A major criticism of the novel is the segregation of race among Gilead’s women: The Handmaids all appear to be white, with the black women sorted into the Martha class of domestic servants. While Elisabeth Moss’ Offred/June is still white, she’s in the minority among the people dearest to her: Her best friend Moira (Samira Wiley) and her husband Luke (O-T Fagbenle) are both black, and Luke and June’s daughter Hannah (Jordana Blake) is biracial. Race is not a sticking point, either, at least not in the first few episodes; I’m commenting on it more now than the series has at all so far. No longer is a straight white woman our only narrator; there are multiple points of entry for viewers.

The Handmaid's Tale television review Luke Hannah
Photo: George Kraychyk/Hulu

Similarly, Moira isn’t the sole queer character; Ofglen (Alexis Bledel) reveals, when talking about their lives before, that she had a wife and a son. In the book, Ofglen is something of an enigma, acting as little more than Offred’s tipoff that there is dissent swirling beneath the surface in Gilead. By giving her a family to fight for and an identity that makes her a “gender traitor” by Gilead’s standards, she becomes more than a seditious Handmaid. It’s also, I suspect, an opportunity to dramatize what could have happened to Moira, as a queer woman, had she lived out her life as a Handmaid with Offred and the others.

The Handmaid's Tale television review
Photo: George Kraychyk/Hulu

In addition to communicating with the shadowy resistance, Ofglen has also committed an equally grave crime: She has engaged in a relationship with a Martha. The consequences, as they unfurl in episode 3, “Late,” are gutting: she and her lover are put on trial, with muzzles strapped over their mouths so that they cannot say a word in their defense as they are declared traitors. Then “Martha 6715301” (we never find out her real name) is hanged—in an especially shocking detail, by a crane—while Ofglen is forced to watch, helpless and screeching like a wounded animal. But she isn’t granted the same fate, because not even her treason could erase the fact of her fertility. She awakens post-surgery to discover that her genitals have been mutilated—not enough to prevent her from conceiving or giving birth, but to remove any association with pleasure.

**PROMPT A**. List every actor named in the review of The Handmaid's Tale, with the character each one plays.
**PROMPT B**. Shorten the review's paragraph beginning "Similarly, Moira isn't the sole queer character" and keep its main facts.
**PROMPT C**. Carry on the review of The Handmaid's Tale from its final sentence.

**RECORDED INFORMATION**.
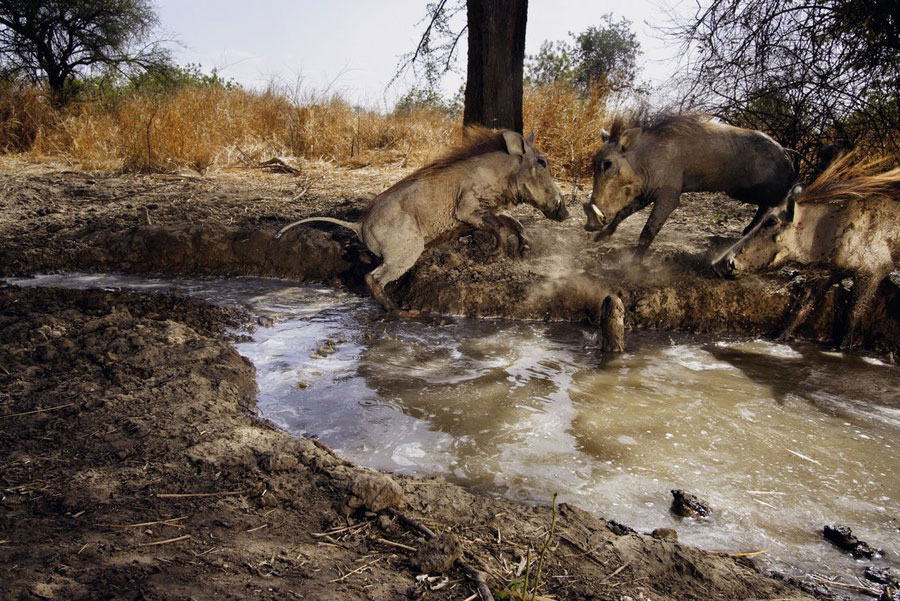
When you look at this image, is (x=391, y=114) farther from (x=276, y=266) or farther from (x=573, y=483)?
(x=573, y=483)

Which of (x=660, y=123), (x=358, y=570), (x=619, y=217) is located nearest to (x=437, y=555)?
(x=358, y=570)

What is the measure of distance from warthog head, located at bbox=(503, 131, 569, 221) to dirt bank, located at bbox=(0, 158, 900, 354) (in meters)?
0.51

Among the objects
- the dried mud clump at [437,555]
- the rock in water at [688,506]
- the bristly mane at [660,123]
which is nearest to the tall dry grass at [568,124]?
the bristly mane at [660,123]

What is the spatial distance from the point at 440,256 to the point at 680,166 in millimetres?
2029

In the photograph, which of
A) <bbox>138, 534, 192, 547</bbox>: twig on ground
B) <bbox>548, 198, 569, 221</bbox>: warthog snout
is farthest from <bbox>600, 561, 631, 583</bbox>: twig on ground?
<bbox>548, 198, 569, 221</bbox>: warthog snout

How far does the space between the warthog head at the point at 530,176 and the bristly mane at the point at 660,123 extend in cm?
64

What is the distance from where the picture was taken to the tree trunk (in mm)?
6434

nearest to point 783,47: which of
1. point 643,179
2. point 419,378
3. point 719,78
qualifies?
point 719,78

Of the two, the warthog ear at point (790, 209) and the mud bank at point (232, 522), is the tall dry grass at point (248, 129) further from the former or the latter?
the mud bank at point (232, 522)

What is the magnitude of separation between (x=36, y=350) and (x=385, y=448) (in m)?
1.79

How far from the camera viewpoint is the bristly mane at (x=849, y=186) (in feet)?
14.8

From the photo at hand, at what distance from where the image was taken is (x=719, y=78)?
6.27 metres

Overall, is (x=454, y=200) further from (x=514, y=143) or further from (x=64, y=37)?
(x=64, y=37)

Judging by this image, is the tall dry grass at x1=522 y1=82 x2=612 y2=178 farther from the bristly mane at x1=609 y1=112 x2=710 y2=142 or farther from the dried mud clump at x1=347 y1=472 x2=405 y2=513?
the dried mud clump at x1=347 y1=472 x2=405 y2=513
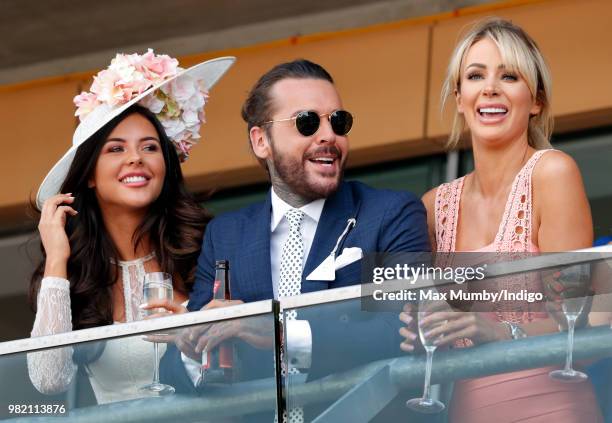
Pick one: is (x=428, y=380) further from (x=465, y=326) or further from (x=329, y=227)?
(x=329, y=227)

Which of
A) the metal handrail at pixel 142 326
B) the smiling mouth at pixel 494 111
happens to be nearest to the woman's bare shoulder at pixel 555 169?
the smiling mouth at pixel 494 111

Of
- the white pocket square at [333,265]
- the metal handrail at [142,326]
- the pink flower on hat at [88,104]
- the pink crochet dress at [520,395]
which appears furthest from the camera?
the pink flower on hat at [88,104]

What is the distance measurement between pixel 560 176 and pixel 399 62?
5.27 meters

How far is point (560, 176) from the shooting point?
423cm

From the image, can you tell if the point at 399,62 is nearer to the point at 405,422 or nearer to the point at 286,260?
the point at 286,260

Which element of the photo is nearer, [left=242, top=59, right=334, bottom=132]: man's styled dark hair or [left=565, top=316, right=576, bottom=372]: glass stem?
[left=565, top=316, right=576, bottom=372]: glass stem

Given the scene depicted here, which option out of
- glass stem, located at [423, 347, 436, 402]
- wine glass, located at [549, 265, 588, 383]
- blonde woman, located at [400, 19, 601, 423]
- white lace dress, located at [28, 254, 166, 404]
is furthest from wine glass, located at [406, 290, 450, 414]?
white lace dress, located at [28, 254, 166, 404]

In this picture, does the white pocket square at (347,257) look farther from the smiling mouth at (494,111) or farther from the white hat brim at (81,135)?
the white hat brim at (81,135)

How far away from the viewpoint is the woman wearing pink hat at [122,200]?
5.02 m

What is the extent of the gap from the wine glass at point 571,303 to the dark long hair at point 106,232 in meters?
1.80

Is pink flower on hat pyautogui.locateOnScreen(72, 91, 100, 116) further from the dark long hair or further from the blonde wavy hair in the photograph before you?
the blonde wavy hair

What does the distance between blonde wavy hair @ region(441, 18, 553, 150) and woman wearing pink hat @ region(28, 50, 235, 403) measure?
1.13 meters

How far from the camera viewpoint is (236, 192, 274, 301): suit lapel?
4.37m

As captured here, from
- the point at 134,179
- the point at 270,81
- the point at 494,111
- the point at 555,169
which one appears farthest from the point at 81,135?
the point at 555,169
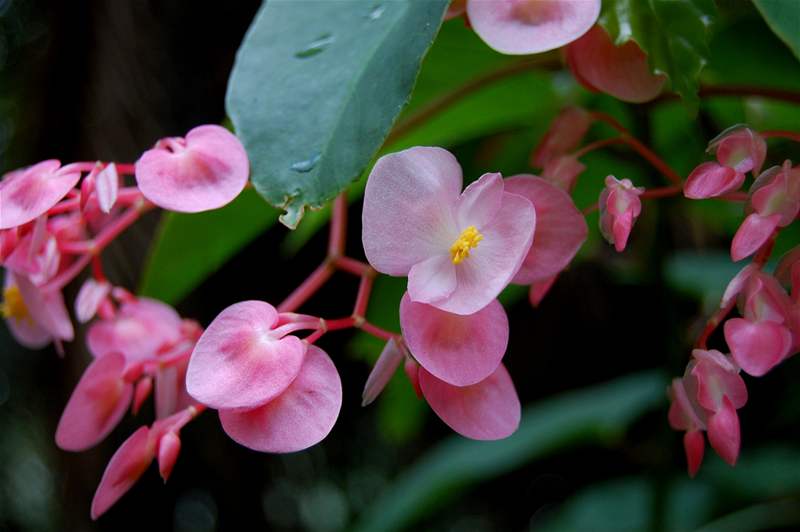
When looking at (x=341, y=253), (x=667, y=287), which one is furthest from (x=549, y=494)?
(x=341, y=253)

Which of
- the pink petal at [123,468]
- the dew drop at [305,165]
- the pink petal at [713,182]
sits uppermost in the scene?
the dew drop at [305,165]

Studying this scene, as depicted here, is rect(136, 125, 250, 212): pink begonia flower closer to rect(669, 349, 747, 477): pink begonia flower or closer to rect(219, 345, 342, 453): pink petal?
rect(219, 345, 342, 453): pink petal

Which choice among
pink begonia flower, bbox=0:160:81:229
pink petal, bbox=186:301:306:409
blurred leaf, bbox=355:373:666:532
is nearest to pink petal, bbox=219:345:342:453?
pink petal, bbox=186:301:306:409

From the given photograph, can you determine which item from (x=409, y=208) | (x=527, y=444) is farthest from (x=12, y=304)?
(x=527, y=444)

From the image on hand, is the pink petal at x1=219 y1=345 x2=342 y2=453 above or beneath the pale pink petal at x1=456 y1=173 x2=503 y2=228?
beneath

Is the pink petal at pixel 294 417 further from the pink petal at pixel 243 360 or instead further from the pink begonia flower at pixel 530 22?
the pink begonia flower at pixel 530 22

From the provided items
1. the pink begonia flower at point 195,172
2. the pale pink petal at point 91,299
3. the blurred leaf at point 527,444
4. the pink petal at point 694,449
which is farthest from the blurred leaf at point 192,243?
the blurred leaf at point 527,444

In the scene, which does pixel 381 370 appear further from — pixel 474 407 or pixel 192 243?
pixel 192 243
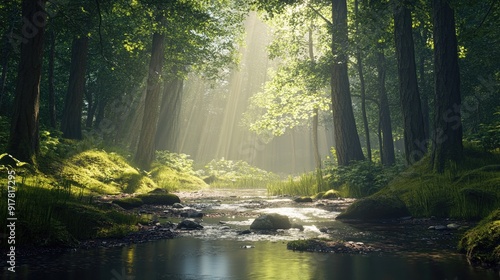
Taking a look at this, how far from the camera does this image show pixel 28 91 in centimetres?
1159

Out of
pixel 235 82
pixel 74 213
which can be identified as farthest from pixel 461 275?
pixel 235 82

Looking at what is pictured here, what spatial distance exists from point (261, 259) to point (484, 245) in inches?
114

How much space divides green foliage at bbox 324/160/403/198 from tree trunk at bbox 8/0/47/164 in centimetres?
1124

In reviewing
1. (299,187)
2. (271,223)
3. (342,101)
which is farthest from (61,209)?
(342,101)

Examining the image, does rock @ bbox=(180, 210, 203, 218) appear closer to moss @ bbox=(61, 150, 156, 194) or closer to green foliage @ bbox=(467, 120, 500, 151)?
moss @ bbox=(61, 150, 156, 194)

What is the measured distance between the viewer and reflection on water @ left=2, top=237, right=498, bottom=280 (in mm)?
4887

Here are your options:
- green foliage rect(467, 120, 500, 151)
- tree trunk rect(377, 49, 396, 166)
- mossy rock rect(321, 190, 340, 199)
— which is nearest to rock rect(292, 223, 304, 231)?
green foliage rect(467, 120, 500, 151)

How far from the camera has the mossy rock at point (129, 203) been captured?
1184cm

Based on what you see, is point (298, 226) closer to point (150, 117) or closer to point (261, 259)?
point (261, 259)

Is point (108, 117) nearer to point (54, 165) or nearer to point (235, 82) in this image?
point (54, 165)

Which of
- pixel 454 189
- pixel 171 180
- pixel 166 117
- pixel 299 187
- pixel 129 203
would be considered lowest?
pixel 129 203

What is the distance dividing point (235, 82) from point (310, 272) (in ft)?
252

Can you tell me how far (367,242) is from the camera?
7.05 meters

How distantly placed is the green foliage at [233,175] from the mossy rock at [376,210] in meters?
19.7
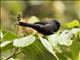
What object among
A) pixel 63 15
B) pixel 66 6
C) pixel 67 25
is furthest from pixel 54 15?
pixel 67 25

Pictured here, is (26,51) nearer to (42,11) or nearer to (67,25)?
(67,25)

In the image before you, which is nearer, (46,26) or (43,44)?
(43,44)

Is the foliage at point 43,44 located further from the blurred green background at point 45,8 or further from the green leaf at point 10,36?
the blurred green background at point 45,8

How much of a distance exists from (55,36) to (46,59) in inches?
5.4

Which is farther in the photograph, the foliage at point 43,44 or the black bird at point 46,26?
the black bird at point 46,26

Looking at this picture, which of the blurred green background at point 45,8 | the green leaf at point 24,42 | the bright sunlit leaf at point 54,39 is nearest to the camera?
the green leaf at point 24,42

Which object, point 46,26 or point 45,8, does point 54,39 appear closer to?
point 46,26

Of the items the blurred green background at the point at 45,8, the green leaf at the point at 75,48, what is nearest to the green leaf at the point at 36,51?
the green leaf at the point at 75,48

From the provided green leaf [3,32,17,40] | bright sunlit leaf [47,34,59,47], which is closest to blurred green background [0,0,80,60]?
green leaf [3,32,17,40]

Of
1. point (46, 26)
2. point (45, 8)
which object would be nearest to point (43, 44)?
point (46, 26)

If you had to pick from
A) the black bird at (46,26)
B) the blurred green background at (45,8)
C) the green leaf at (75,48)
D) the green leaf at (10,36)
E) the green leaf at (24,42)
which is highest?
the green leaf at (24,42)

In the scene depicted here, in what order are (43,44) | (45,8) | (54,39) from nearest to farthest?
(43,44) → (54,39) → (45,8)

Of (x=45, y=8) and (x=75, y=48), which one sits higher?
(x=75, y=48)

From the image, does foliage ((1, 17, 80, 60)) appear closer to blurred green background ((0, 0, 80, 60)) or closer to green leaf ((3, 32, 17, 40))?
green leaf ((3, 32, 17, 40))
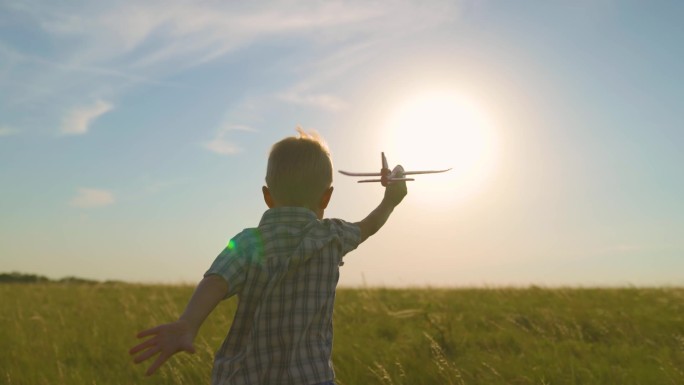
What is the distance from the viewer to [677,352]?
23.2ft

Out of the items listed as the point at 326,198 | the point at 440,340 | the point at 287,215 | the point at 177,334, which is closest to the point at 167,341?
the point at 177,334

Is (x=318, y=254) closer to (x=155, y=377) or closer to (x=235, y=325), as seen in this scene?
(x=235, y=325)

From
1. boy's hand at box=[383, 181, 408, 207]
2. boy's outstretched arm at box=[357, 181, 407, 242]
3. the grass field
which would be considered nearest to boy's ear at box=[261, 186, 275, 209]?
boy's outstretched arm at box=[357, 181, 407, 242]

**TASK OUTPUT A**.
Elisabeth Moss: Offred/June
Samira Wiley: Moira
O-T Fagbenle: Luke
Jordana Blake: Hannah
Alexis Bledel: Ofglen

**TASK OUTPUT B**. Moira is not the only queer character. Ofglen (Alexis Bledel) says she had a wife and a son before Gilead. In the book, Ofglen is an enigma who mainly signals to Offred that dissent exists. The series gives her a family to fight for and an identity that makes her a "gender traitor," so she becomes more than a seditious Handmaid. The reviewer suspects it also dramatizes what could have happened to Moira had she lived as a Handmaid.

**TASK OUTPUT C**.
The Handmaid's Tale Ofglen Alexis Bledel
Photo: George Kraychyk/Hulu

This violation of Ofglen—who at this point is finally referred to by her real name, Emily—and Janine’s plucked-out eye are both details added to the show. In the book, Aunt Lydia reminds her charges that she can mutilate their hands and feet because those do not matter for their purposes. The showrunners simply took that viewpoint to a more shocking and devastating end—because as far as the Aunts are concerned, a Handmaid does not need to look appealing to be part of the Ceremony, or experience an orgasm during it. They are simply, as Offred puts it, two-legged wombs.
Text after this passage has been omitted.